THE BUZZ 2: Low Levels, High Danger

By on May 9, 2017

A “very, very empty” reservoir contributed to boater fatalities in the Palisades.

(Photo: M. Beeton/Wikimedia Commons)

JACKSON HOLE, WY – Low water levels combined with freezing temperatures from snowmelt run-off created precarious boating conditions for the three recreationists found dead in the Palisades Reservoir last week.

The bodies of Leo S. Brit of Grapeview, Washington, and Niel and Sydney Hines of Jefferson City, Wyoming, were found floating in the water on Friday. They are believed to have died of hypothermia after their boat capsized. The water temperature that day was 42 degrees.

“The initial investigation says their boat was overloaded,” said Bonneville County Sheriff Sgt. Chris Smith. The trio was preparing for an overnight camping trip, and had packed their 16-foot motorized canoe full of gear. The full boat, combined with 14 mile per hour winds that created two- to three-foot swells, and debris-filled water, likely caused their boat to capsize, Smith said.

It’s not uncommon for people to make that trip this time of year. What is uncommon, however, is the amount of water in the reservoir.  The reservoir is only at 8 percent, which is at least 70 percent lower than usual, Smith estimated. “[Water level] is between 70 to 90 percent full usually,” he said, “but usually we don’t have this snowpack.”

Corey Loveland is the water manager for the Bureau of Reclamation, which manages the Palisades Dam and Reservoir. He explained that due to heavy snowpack—150 percent above average—the bureau brought the water level down to anticipate snowmelt. As of May 8, Loveland said, the reservoir was holding 111,00 acre-feet of water. The average for the same date is approximately 710,000 acre-feet. What does that look like to a passerby or recreationist?

“Very, very empty,” Loveland said. “It’s essentially down at the bottom.”

Such low water levels don’t bode well for boaters. “It’s hard to get boats and kayaks and canoes out there,” Loveland said, “and the water’s a little murky.”

Smith added that low water levels also stir up heavy amounts of debris and obstructions under the water. When the water is already murky, it’s hard to see obstacles that might damage or capsize a boat. And even, or especially, in shallow water, wind can stir up big swells, which Smith says the reservoir is notorious for. “If the wind starts to pick up, it’ll get extremely high swells,” Smith said.

Managing water levels with such a heavy snowpack is uniquely challenging, Loveland said. “You’re relying heavily on the forecast, which can change with the weather,” he said. “It depends on how much [snow] melts off … we’re essentially minimizing high flows downstream by lowering the reservoir so we don’t get full.” In other words, they are lowering water levels in anticipation of a heavy snowmelt that hasn’t happened yet. “We still have a lot of high elevation snowpack that hasn’t melted,” Loveland said. “That’s why we brought it down.”

As of May 1, the forecast reported 4.3 million acre-feet of snow above the Palisades. Smith estimated the dam is releasing approximately 18,000 cubic feet of water per second from the dam, but with the snowmelt, there are about 23,000 cubic feet of water coming into the reservoir per second. That’s a good sign for recreationists, but makes for a lot of work for the Bureau of Reclamation.

- _Supplied entries_

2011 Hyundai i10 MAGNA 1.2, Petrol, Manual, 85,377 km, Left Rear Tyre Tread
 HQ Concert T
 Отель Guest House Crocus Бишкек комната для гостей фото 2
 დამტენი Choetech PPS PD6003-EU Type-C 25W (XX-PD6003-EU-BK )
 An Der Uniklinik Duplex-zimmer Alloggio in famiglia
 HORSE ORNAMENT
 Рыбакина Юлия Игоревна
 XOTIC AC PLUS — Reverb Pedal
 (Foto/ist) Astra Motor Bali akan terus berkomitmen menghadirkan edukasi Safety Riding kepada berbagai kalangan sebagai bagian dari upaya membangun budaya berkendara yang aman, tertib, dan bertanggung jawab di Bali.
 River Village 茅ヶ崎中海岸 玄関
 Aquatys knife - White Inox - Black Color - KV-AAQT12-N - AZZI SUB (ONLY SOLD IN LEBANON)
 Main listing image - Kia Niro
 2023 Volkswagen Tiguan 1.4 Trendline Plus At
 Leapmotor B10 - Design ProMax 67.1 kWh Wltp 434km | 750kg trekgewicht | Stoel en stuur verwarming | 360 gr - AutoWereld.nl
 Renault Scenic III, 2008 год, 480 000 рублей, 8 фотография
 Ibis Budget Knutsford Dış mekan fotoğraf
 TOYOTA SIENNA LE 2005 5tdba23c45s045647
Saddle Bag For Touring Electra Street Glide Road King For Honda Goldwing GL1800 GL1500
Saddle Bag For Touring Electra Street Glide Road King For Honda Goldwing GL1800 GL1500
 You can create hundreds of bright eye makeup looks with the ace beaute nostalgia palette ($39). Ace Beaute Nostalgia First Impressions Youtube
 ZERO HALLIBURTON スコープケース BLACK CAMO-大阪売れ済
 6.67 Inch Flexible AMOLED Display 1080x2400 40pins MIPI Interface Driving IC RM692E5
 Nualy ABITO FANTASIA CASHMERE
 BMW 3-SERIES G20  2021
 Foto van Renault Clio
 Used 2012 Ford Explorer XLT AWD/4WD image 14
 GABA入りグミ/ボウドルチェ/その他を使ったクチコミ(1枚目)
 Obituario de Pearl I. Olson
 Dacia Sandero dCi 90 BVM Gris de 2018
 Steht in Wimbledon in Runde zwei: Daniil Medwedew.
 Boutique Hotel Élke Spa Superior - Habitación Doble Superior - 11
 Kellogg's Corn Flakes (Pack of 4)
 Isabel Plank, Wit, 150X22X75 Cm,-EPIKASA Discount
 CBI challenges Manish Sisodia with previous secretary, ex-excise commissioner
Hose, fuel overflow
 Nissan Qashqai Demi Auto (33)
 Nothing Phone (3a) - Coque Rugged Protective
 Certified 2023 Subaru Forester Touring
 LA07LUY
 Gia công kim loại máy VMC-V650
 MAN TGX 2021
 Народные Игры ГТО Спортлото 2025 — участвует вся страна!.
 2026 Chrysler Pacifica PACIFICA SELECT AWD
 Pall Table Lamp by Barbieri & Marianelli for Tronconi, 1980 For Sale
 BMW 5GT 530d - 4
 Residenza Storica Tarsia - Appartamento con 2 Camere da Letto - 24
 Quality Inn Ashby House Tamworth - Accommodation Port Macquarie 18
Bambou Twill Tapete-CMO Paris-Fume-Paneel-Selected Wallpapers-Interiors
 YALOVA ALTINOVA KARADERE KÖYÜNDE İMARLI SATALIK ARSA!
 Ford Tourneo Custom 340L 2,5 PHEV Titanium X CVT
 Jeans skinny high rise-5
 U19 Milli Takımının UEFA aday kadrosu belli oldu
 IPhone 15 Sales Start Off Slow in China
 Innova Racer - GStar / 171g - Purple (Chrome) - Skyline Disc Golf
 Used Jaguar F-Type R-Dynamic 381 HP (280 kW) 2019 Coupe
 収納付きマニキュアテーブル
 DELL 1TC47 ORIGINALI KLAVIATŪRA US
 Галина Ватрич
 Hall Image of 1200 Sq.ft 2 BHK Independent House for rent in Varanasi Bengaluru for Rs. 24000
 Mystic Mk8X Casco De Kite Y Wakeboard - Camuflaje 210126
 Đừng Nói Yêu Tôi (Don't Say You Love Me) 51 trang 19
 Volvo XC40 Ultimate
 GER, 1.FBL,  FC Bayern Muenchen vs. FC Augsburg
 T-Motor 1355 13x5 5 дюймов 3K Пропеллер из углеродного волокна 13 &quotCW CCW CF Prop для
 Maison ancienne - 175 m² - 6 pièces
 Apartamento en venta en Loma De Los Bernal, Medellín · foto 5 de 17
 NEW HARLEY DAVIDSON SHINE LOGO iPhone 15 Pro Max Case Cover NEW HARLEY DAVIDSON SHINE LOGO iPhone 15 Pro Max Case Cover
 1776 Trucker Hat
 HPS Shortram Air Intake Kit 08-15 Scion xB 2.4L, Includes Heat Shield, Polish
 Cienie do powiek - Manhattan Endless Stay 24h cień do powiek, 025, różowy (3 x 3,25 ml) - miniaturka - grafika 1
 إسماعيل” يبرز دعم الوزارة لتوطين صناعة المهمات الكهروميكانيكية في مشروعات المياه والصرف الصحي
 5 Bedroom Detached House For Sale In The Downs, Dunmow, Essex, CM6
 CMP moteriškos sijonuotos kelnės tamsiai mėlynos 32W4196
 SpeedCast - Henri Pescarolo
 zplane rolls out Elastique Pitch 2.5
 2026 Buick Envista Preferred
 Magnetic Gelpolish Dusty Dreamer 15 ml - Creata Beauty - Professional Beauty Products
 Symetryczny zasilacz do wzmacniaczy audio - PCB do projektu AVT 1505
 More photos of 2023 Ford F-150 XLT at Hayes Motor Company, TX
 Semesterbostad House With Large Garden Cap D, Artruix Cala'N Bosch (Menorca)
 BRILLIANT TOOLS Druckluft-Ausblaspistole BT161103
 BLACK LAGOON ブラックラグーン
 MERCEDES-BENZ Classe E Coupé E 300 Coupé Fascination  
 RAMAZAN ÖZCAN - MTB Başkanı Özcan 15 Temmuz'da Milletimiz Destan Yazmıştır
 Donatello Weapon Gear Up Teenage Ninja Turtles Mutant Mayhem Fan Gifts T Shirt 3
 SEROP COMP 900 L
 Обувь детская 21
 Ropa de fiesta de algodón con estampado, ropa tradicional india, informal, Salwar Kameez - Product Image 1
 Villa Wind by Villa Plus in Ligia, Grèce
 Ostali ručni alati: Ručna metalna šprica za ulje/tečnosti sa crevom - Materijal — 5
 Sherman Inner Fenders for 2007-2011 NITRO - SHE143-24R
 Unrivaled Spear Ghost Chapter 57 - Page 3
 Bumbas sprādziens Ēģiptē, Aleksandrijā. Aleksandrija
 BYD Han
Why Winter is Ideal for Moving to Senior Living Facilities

- _Directions_
1. In the Palisades Reservoir article, how long was the trio's motorized canoe?
2. Repeat everything in the Palisades Reservoir article from "By on May 9, 2017" down to "Reservoir last week.".
3. Pick up the Palisades Reservoir article after its final sentence and keep writing.
None of the data is needed here.

- _Results in order_
1. It was 16 feet long.

2.
By on May 9, 2017

A “very, very empty” reservoir contributed to boater fatalities in the Palisades.

(Photo: M. Beeton/Wikimedia Commons)

JACKSON HOLE, WY – Low water levels combined with freezing temperatures from snowmelt run-off created precarious boating conditions for the three recreationists found dead in the Palisades Reservoir last week.

3.
Snowmelt is also responsible for the water’s extremely low temps, which is ultimately what killed the boaters. In water between 40 to 50 degrees, it can take as few as 15 minutes for hypothermia to set in, Scientific American reports. Smith estimates the trio was in the water for 12 to 24 hours before their bodies were found.

Smith guessed that the water was about 11 feet deep where the boat capsized. The trio had put in at Blowout boat ramp, and was heading across the reservoir toward Van Creek, about a mile across the water. They were only planning on staying one night, but brought a “whole bunch of gear” that bogged their boat down—tents, clothes, a couple of air mattresses, coolers. Sometimes, Smith said, the safer bet is to take two trips as the crossing is about 15 to 20 minutes.

Still, Smith said, they were being responsible. All three were wearing life vests, even though it is not legally required to wear them on the water (it is required to have the life vests in the boat—one per person, Smith said). Smith believes they were on the water after 6 p.m., which is when the wind picked up, but they still had plenty of daylight left.

One of the lessons to be learned, Smith said, is to attach a whistle to life vests. That way folks in danger can call for help even if they are not easily visible from the shore. But that only works if there are people around to hear, and Smith says with the water level as low as it is, not many people are on the water right now. “You couldn’t even get a larger boat into the reservoir on Blowout [boat ramp],” Smith said.

There is “nothing wrong with making that trip,” even at this time of year, but people “have to be cautious about what they’re doing. Make sure they’re in the proper vessel, they have safety gear,” he advised.

When asked about signage or warnings posted about the reservoir’s low water levels (there are none), Smith replied: “As you know, you’re boating at your own risk. If there’s extreme danger, fire—yeah, they will [post warnings].

“But low water,” he continued, “is a boater’s responsibility, it’s like driving a vehicle. If the roads get slick, you gotta be careful on the roads. If the water’s low, you gotta be careful on the water.”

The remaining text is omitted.